Thursday, September 08, 2005

The Market

As I mentioned in my earlier post on Gencon, there's still a palpable gloom over the production end of our hobby. I have friends quitting the industry, talked endlessly with publishers and full time professionals about what's gone wrong, see companies spiraling down the drain, 4 guys on horses spotted riding through the game stores...well, not the last one, but there's no denying the RPG industry's taking it on the chin. A 10 year chain of fad games is broken and there's no new developments like CCGs or Clix or Pokemon to bail out a retail industry that has built its structure around the newest, hottest thing. This sends fear out in all directions - down the chain to consumers, who see their fave LGS's closing, and up to publishers, who see sales drop and designers, who see their jobs end or be shored up to save costs. Combine this with the issue that the "industry" is not run with the same level of margins or accounting accuracy as other more traditional ones and there's a lot of doubt to feed and fuel that fear.

Morrus over at EnWorld highlighted a thread on whether the market is dying that I found quite interesting. The thread itself is a monster and full of mis-/dis-/non-information but his summary is quite good. I'd suggest giving it a read.
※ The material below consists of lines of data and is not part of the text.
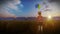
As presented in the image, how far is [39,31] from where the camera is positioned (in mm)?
2568

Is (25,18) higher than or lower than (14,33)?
higher

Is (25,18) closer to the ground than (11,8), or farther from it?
closer to the ground

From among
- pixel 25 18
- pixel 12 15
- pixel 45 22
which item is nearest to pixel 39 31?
pixel 45 22

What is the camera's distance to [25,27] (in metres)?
2.60

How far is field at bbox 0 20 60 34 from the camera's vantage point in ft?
8.41

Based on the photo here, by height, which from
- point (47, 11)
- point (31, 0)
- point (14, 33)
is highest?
point (31, 0)

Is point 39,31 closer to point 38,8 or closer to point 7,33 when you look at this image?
point 38,8

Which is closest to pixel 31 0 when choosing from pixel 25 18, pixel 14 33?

As for me, well, I still believe that a good game will still find the way. While the RPG market is not necessarily a growth one - often, I think it works at cross purposes to its own growth in many ways - I know there will always be gamers, and they will always be attracted to new, solid, interesting ideas. I have no intention of not releasing Ten Thousand Bullets as a print product, nor to abandon my ambitions to design and print other projects like C:S and it's spinoff product, or many of the other stories I have to tell. For me, it's about reigning in what "success" means. As an independant, small developer, I can call a book that makes $1 after costs a success; in the end, I have set myself up to make another book. I may have to modify my means - frex, using direct sales, PDFs or print on demand options instead of more traditional routes - but I can still succeed there. It's evolve or die time - companies are going to either scale back their expectations, take the tough actions that will keep their doors open, discover new or better ways of doing what they've been doing for the last 10 years, or get the hell out of the way.